Before the vacation I finished a rewrite of the One quiver to rule them
all note. The main point of that note was to associate to any qurve
$A$ (formerly known as a quasi-free algebra in the terminology of
Cuntz-Quillen or a formally smooth algebra in the terminology of
Kontsevich-Rosenberg) a quiver $Q(A)$ and a dimension vector $\alpha_A$
such that $A$ is etale isomorphic (in a yet to be defined
non-commutative etale toplogy) to a ring Morita equivalent to the path
algebra $lQ(A)$ where the Morita setting is determined by the dimension
vector $\alpha_A$. These “one-quiver settings” are easy to
work out for a group algebra $lG$ if $G$ is the amalgamated free product
of finite groups $G = H_1 \bigstar_H H_2$.
Here is how to do
this : construct a bipartite quiver with the left vertices corresponding
to the irreducible representations of $H_1$, say ${ S_1, .. ,S_k }$ of
dimensions $(d_1, .. ,d_k)$ and the right vertices corresponding to the
irreducible representations of $H_2$, ${ T_1, .. ,T_l }$ of dimensions
$(e_1, .. ,e_l)$. The number of arrows from the $i$-th left vertex to
the $j$-th right vertex is given by the dimension of $Hom_H(S_i,T_j)$
This is the quiver I call the Zariski quiver for $G$ as the finite
dimensional $G$-representations correspond to $\theta$-semistable
representations of this quiver for the stability structure $\theta=(d_1,
.. ,d_k ; -e_1, .. ,-e_l)$. The one-quiver $Q(G)$ has vertices
corresponding to the minimal $\theta$-stable dimension vectors (say
$\alpha,\beta, .. $of the Zariski quiver and with the number of arrows
between two such vertices determined by $\delta_{\alpha
\beta}-\chi(\alpha,\beta)$ where $\chi$ is the Euler form of the Zariski
quiver. In the old note I've included the example of the projective
modular group $PSL_2(Z) = Z_2 \bigstar Z_3$ (which can easily be
generalized to the modular group $SL_2(Z) = Z_4 \bigstar_{Z_2} Z_6$)

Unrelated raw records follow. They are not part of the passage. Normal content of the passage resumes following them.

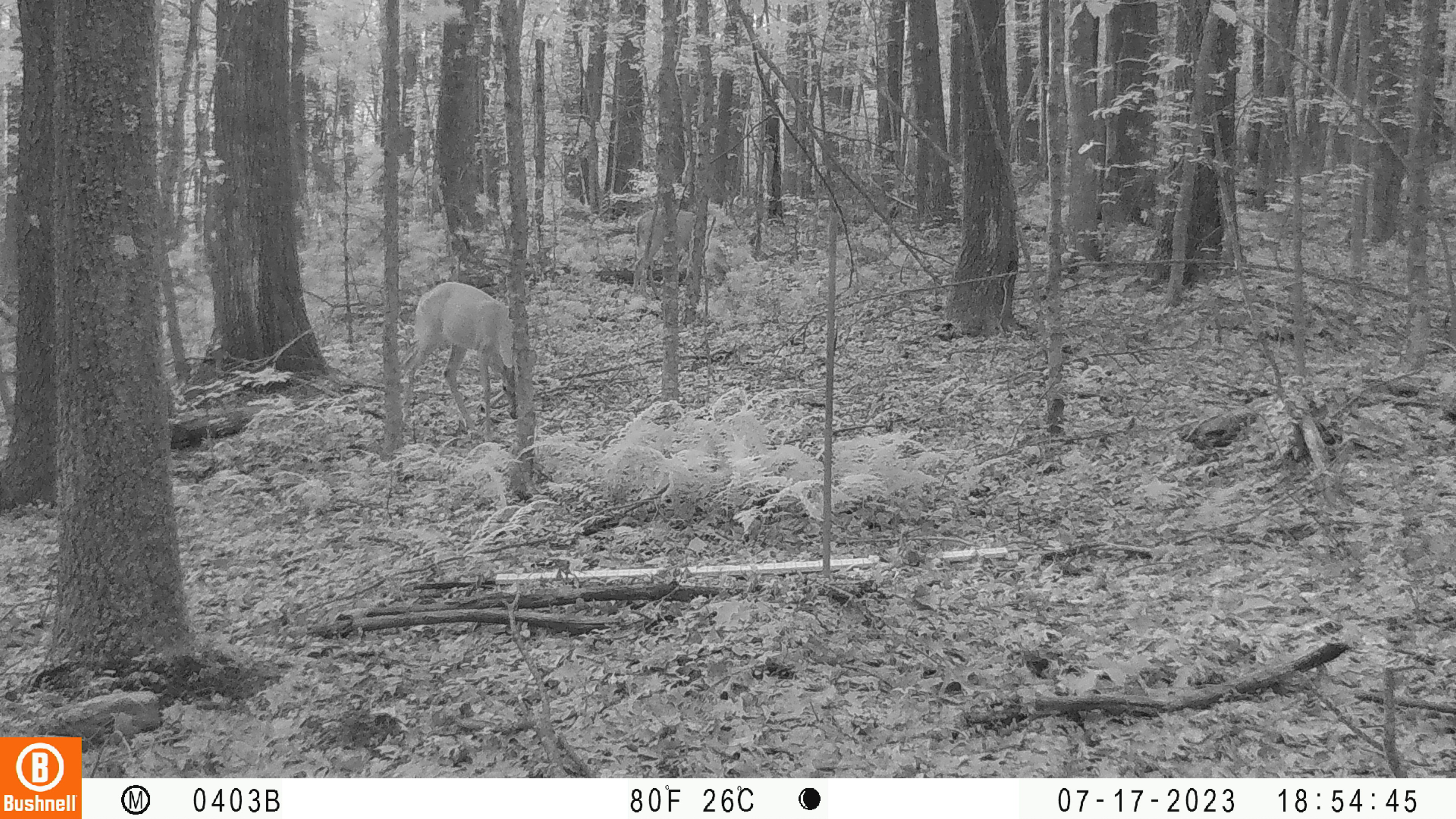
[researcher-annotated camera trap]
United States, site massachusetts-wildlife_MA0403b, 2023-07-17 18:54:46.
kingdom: Animalia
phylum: Chordata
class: Mammalia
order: Artiodactyla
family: Cervidae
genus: Odocoileus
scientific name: Odocoileus virginianus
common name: white-tailed deer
White-tailed deer (Odocoileus virginianus).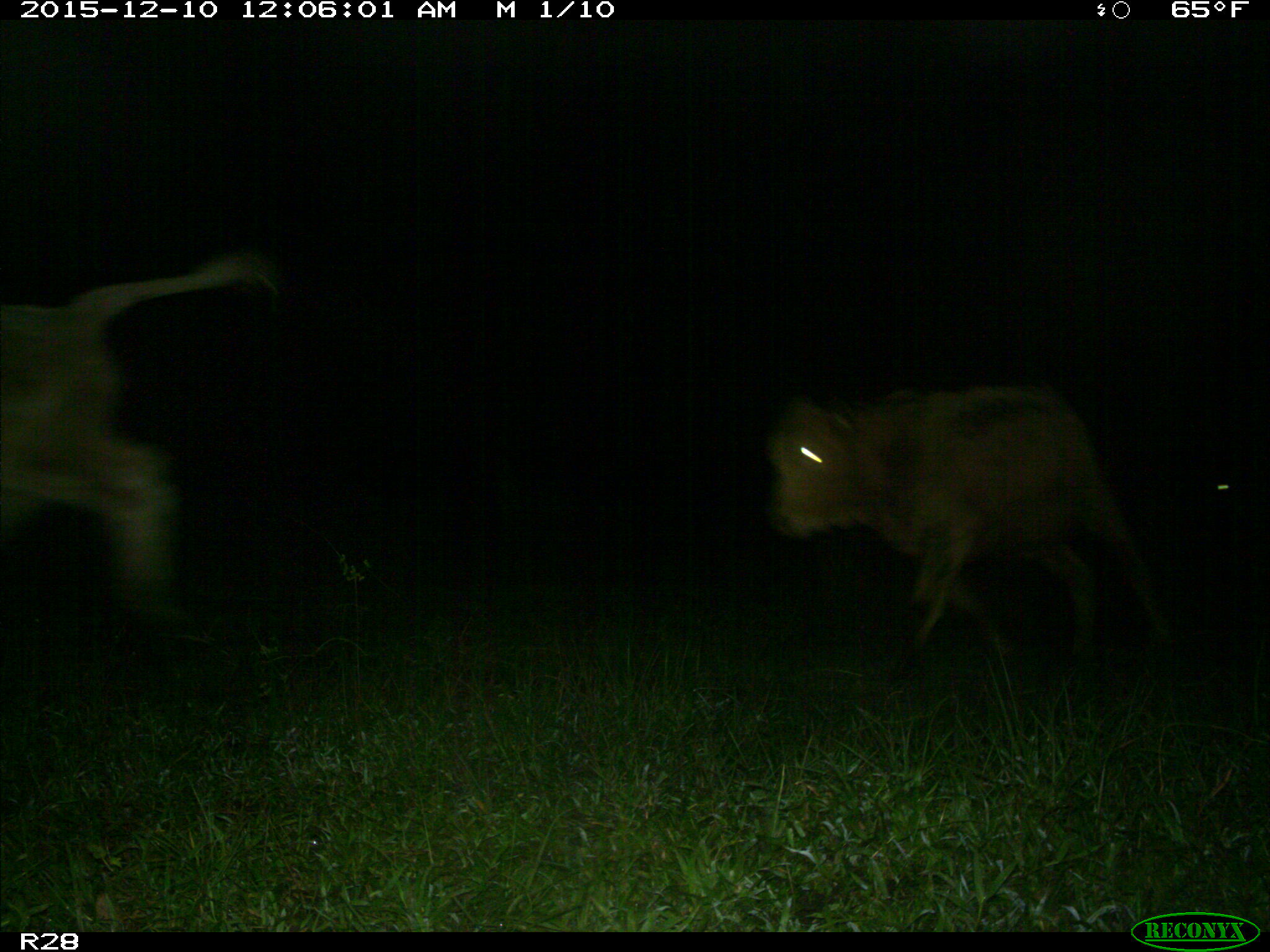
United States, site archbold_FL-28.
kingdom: Animalia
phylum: Chordata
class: Mammalia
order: Artiodactyla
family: Bovidae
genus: Bos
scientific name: Bos taurus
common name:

which turns out to be the double of the extended Dynkin quiver
$\tilde{A_5}$. In the rewrite I've also included an example of a
congruence subgroup $\Gamma_0(2) = Z_4 \bigstar_{Z_2}^{HNN}$ which is an
HNN-extension. These are somehow the classical examples of interesting
amalgamated (HNN) groups and one would like to have plenty of other
interesting examples. Yesterday I read a paper by Karen Vogtmann called
Automorphisms of free groups and outer space in which I encountered
an amalgamated product decomposition for $GL_2(Z) = D_8 \bigstar_{Z_2
\times Z_2} (S_3 \times Z_2)$where $D_8$ is the diheder group of 8
elements. When I got back from vacation I found a reference to this
result in my mail-box from Warren Dicks. Theorem 23.1, p. 82, in Heiner
Zieschang, Finite Groups of Mapping Classes of Surfaces, LNM 875,
Springer, Berlin, 1981.
I worked out the one-quiver and it has
the somewhat strange form depicted above. It is perfectly possible that
I made mistakes so if you find another result, please let me know.
added material (febr 2007) : mistakes were made and
the correct one quiver can be found elsewhere on this blog.